*WHAT YOU ARE ASKED TO DO*
Retype exactly the stretch of lines that begins at the line containing "Which choice among" and ends at the last line of the data, with no other lines.

*Spatial question records*
◇ ◇ ◇ ◇
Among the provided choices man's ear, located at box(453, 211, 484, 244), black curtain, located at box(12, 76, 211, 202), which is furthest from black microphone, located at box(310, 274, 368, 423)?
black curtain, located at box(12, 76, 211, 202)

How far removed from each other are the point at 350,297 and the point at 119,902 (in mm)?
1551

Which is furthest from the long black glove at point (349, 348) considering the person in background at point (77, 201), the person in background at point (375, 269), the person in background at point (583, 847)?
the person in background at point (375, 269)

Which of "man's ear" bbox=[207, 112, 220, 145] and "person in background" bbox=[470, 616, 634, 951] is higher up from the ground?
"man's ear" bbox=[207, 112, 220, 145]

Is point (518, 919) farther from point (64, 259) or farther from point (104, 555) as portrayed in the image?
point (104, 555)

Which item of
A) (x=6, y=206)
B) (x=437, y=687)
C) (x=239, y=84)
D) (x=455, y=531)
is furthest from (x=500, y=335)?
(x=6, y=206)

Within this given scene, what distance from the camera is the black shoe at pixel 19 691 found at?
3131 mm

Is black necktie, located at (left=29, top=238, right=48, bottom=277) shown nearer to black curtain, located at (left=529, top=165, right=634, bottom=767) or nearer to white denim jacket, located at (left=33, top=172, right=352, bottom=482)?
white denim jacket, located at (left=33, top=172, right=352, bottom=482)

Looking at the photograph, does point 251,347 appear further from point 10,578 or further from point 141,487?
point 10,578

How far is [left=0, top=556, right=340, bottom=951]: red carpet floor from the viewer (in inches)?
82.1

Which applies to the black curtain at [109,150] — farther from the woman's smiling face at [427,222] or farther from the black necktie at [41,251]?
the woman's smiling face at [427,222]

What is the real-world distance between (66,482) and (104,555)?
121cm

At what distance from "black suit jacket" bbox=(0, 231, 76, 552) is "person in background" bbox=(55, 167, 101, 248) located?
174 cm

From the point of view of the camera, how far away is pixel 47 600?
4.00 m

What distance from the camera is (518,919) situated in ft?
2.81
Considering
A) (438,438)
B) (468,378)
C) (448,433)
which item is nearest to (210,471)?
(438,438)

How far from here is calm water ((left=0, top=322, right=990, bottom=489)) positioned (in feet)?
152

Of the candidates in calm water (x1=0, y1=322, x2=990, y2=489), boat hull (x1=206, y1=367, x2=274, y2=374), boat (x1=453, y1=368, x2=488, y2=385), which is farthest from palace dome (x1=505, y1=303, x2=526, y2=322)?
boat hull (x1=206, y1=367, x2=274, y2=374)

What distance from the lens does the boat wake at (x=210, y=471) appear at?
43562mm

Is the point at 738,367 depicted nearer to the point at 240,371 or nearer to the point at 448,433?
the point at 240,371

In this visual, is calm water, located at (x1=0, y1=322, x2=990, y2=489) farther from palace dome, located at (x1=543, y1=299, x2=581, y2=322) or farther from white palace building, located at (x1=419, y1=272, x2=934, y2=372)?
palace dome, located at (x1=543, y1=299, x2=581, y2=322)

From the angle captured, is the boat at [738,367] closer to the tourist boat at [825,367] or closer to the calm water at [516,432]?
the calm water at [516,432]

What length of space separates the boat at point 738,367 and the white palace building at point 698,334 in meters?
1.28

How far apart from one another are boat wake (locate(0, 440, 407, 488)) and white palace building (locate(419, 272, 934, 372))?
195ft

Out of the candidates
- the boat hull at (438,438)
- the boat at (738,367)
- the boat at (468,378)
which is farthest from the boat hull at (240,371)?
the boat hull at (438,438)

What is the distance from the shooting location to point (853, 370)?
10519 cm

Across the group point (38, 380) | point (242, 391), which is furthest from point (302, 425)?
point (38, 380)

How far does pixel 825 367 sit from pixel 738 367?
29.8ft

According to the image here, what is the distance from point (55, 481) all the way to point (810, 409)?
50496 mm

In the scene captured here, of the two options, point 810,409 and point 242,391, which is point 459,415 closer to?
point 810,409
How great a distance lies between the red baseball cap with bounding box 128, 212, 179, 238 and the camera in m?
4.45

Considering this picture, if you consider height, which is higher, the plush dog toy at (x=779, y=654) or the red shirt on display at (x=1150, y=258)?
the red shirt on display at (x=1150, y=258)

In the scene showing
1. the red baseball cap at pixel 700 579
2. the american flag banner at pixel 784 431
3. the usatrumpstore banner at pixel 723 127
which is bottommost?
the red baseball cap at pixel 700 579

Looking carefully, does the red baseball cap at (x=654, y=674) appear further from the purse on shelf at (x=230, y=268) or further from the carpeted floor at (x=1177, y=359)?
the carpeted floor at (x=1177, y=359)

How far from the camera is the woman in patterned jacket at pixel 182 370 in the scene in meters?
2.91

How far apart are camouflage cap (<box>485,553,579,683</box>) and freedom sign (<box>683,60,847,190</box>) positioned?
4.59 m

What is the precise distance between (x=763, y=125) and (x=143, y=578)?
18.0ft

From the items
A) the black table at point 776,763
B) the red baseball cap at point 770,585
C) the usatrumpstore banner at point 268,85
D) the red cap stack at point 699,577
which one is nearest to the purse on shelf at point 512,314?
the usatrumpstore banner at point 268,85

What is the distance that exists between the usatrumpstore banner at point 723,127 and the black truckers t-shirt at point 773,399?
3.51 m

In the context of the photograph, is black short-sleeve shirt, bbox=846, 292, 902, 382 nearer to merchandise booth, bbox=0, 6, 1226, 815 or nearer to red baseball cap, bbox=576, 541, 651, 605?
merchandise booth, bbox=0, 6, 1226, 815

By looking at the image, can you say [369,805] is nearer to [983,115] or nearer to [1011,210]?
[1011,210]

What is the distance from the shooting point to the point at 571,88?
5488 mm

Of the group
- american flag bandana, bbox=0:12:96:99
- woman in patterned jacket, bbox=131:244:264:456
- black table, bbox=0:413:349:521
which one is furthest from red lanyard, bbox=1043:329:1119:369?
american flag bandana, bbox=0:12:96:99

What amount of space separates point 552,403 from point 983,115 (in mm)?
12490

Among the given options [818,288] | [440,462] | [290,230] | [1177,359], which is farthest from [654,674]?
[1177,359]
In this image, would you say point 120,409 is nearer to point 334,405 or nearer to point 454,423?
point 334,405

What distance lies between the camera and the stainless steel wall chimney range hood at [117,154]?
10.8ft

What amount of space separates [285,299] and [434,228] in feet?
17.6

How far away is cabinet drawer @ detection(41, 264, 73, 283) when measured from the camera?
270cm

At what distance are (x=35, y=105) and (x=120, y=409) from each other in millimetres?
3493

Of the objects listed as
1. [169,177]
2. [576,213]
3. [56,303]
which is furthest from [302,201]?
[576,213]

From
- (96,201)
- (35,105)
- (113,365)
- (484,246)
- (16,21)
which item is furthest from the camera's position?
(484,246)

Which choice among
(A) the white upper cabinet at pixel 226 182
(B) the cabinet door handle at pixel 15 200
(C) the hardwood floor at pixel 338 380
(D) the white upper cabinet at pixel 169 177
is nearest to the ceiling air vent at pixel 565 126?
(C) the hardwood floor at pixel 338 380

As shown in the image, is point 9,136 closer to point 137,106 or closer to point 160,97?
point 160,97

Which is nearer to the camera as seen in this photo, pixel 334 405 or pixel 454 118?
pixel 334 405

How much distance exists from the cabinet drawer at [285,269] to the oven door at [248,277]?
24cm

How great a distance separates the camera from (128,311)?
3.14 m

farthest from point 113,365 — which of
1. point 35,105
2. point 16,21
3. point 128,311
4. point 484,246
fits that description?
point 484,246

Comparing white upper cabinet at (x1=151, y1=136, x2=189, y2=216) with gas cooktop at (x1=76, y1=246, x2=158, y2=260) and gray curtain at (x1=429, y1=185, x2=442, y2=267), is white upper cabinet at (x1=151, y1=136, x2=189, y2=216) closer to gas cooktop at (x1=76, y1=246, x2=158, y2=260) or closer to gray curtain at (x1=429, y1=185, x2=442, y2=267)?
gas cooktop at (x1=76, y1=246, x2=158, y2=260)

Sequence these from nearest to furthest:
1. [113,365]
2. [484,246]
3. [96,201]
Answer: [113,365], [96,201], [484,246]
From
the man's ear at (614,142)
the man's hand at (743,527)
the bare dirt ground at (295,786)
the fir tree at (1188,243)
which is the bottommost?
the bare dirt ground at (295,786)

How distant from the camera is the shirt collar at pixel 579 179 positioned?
◇ ◇ ◇ ◇
*SOLVED EXERCISE*
Which choice among
(A) the white upper cabinet at pixel 226 182
(B) the cabinet door handle at pixel 15 200
(C) the hardwood floor at pixel 338 380
(D) the white upper cabinet at pixel 169 177
is nearest to the ceiling air vent at pixel 565 126?
(C) the hardwood floor at pixel 338 380

As shown in the image, is point 9,136 closer to point 137,106 or closer to point 160,97?
point 160,97

Which is nearer to the camera as seen in this photo, pixel 334 405 or pixel 454 118?
pixel 334 405

How much distance exists from the cabinet drawer at [285,269] to the oven door at [248,277]?
24cm

How great a distance separates the camera from (128,311)?
3.14 m

farthest from point 113,365 — which of
1. point 35,105
2. point 16,21
3. point 128,311
4. point 484,246
fits that description?
point 484,246

Comparing white upper cabinet at (x1=151, y1=136, x2=189, y2=216) with gas cooktop at (x1=76, y1=246, x2=158, y2=260) and gray curtain at (x1=429, y1=185, x2=442, y2=267), is white upper cabinet at (x1=151, y1=136, x2=189, y2=216) closer to gas cooktop at (x1=76, y1=246, x2=158, y2=260) or closer to gray curtain at (x1=429, y1=185, x2=442, y2=267)?
gas cooktop at (x1=76, y1=246, x2=158, y2=260)

Sequence these from nearest to furthest:
1. [113,365]
2. [484,246]
3. [96,201]
Answer: [113,365], [96,201], [484,246]
From
the man's ear at (614,142)
the man's hand at (743,527)
the bare dirt ground at (295,786)
the fir tree at (1188,243)
which is the bottommost?
the bare dirt ground at (295,786)

How distant from the camera is the shirt collar at pixel 579 179 positioned?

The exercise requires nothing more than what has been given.